_Set problem a_: Please reproduce the records word for word, starting at the line that contains "How separated are" and running through the end of the records, and leave the picture out of your answer.

_Text block_:
◆ ◆ ◆ ◆ ◆ ◆ ◆
Additionally, in some embodiments, the molten material 121 can flow in a direction 156 into and along the trough 201 of the forming vessel 140. The molten material 121 can then overflow from the trough 201 by simultaneously flowing over corresponding weirs 203, 204 and downward over the outer surfaces 205, 206 of the corresponding weirs 203, 204. Respective streams of molten material 121 can then flow along the downwardly inclined converging surface portions 207, 208 of the forming wedge 209 to be drawn off the root 145 of the forming vessel 140, where the flows converge and fuse into the molten portion 104 of the ribbon. The molten portion 104 of the ribbon can then be drawn off the root 145 in the draw plane 213 and the ribbon can move along the travel direction 154 of the travel path 150 and cooled into the glass portion 103 of the ribbon.

The molten portion 104 of the ribbon comprises a first major surface 215 and a second major surface 216 facing opposite directions and defining a thickness “T” (e.g., average thickness) of the molten portion 104. In some embodiments, the thickness “T” of the molten portion 104 of the ribbon can be from about 0.5 millimeters (mm) to about 5 mm although other thicknesses can be provided in further embodiments. The thickness of the ribbon attenuates as it moves in the travel direction 154 of the travel path 150 and cools to transition from the molten portion 104 to the glass portion 103 of the ribbon. The final thickness of the glass portion 103 of the ribbon can be less than or equal to about 2 millimeters (mm), less than or equal to about 1 millimeter, less than or equal to about 0.5 millimeters, for example, less than or equal to about 300 micrometers (μm), less than or equal to about 200 micrometers, or less than or equal to about 100 micrometers, although other thicknesses may be provided in further embodiments. For example, in some embodiments, the thickness of the glass portion 103 can be from about 50 μm to about 750 μm, from about 100 μm to about 700 μm, from about 200 μm to about 600 μm, from about 300 μm to about 500 μm, from about 50 μm to about 500 μm, from about 50 μm to about 700 μm, from about 50 μm to about 600 μm, from about 50 μm to about 500 μm, from about 50 μm to about 400 μm, from about 50 μm to about 300 μm, from about 50 μm to about 200 μm, from about 50 μm to about 100 μm, including all ranges and subranges of thicknesses therebetween. In addition, the glass portion 103 of the ribbon can include a variety of compositions including, but not limited to, soda-lime glass, borosilicate glass, alumino-borosilicate glass, alkali-containing glass, or alkali-free glass.

The separated glass ribbon can then be processed into a desired application, e.g., a display application. For example, the separated glass ribbon can be used in a wide range of display applications, including liquid crystal displays (LCDs), electrophoretic displays (EPD), organic light emitting diode (OLED) displays, plasma display panels (PDPs), and other electronic displays.
◆ ◆ ◆ ◆ ◆ ◆ ◆
Spatial reasoning dataset excerpts:
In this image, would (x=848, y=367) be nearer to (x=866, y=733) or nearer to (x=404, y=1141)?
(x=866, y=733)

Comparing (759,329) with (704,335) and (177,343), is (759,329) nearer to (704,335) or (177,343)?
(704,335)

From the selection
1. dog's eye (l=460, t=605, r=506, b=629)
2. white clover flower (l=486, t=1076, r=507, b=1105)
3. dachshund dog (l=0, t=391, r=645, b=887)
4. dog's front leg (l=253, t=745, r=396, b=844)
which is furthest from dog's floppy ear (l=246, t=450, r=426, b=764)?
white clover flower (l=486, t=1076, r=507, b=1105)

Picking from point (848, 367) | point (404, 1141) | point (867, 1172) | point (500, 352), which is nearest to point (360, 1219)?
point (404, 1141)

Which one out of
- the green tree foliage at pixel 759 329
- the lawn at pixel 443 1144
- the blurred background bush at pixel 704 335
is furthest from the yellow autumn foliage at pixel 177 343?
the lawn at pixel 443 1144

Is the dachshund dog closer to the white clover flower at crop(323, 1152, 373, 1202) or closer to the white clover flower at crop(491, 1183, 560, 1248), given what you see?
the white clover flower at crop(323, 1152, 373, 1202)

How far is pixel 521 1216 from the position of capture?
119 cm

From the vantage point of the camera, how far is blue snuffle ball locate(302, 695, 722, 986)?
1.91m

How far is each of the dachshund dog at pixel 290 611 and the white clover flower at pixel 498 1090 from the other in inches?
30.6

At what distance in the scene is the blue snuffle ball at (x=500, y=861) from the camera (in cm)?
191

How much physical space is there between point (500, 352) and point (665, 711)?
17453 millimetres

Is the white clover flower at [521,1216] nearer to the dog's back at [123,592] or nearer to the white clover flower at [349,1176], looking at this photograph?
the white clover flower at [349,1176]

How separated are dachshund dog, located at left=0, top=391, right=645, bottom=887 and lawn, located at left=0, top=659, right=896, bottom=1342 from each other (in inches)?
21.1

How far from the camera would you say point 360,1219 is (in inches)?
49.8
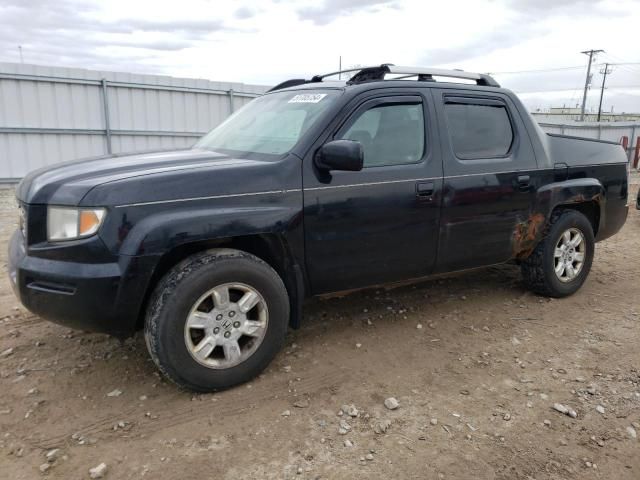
◆ ◆ ◆ ◆ ◆ ◆ ◆
_Set problem b_: Carry the passage on forming and processing the glass ribbon forward from its final sentence.

_Output a_:
How separated are dachshund dog, located at left=0, top=391, right=645, bottom=887 and lawn, located at left=0, top=659, right=896, bottom=1342 from each other (in inches)?
21.1

How far from the camera would you say point 360,1219 is (in inches)?
49.8

_Output b_:
FIGS. 3-4 illustrate features of example embodiments of the treatment apparatus 142 of the glass manufacturing apparatus 100 for treating the molten portion 104 of the ribbon. The treatment apparatus 142 can comprise a laser generator 301 designed to produce a pulsed laser beam 303. In some embodiments, the laser generator can be designed to produce the pulsed laser beam 303 that can be absorbed by the molten portion 104 of the ribbon to heat the molten portion 104 of the ribbon at the location where the pulsed laser beam 303 impinges the surface of the molten portion 104 of the ribbon. In some embodiments, the laser generator 301 can comprise a CO₂ laser generator although other types of laser generators may be used in further embodiments. In addition or alternatively, in some embodiments, the pulsed laser beam 303 produced by the laser generator 301 can comprise a wavelength in a range from about 0.9 micrometers to about 12 micrometers.

The treatment apparatus 142 can further include a deflector device configured to deflect the pulsed laser beam 303 to impinge the deflected pulsed laser beam 303 on a heating zone of the molten portion 104 of the ribbon. As shown in FIG. 2, the deflected laser beam can impinge on a heating zone 217 on a treatment path 321 of the molten portion 104 while the heating zone 217 travels along direction 216a. For example, the heating zone 217 can travel across substantially the entire width “W” in direction 216a from the first outer edge 153 to the second outer edge 155. After reaching the second outer edge 155, the heating zone may reappear at the first outer edge 153 and again travel in the direction 216a to the second outer edge 155. Consequently, in some embodiments, the heating zone 217 can travel in the same direction 216a for each pass of the heating zone 217 across the width “W” of the ribbon from the first outer edge 153 to the second outer edge 155.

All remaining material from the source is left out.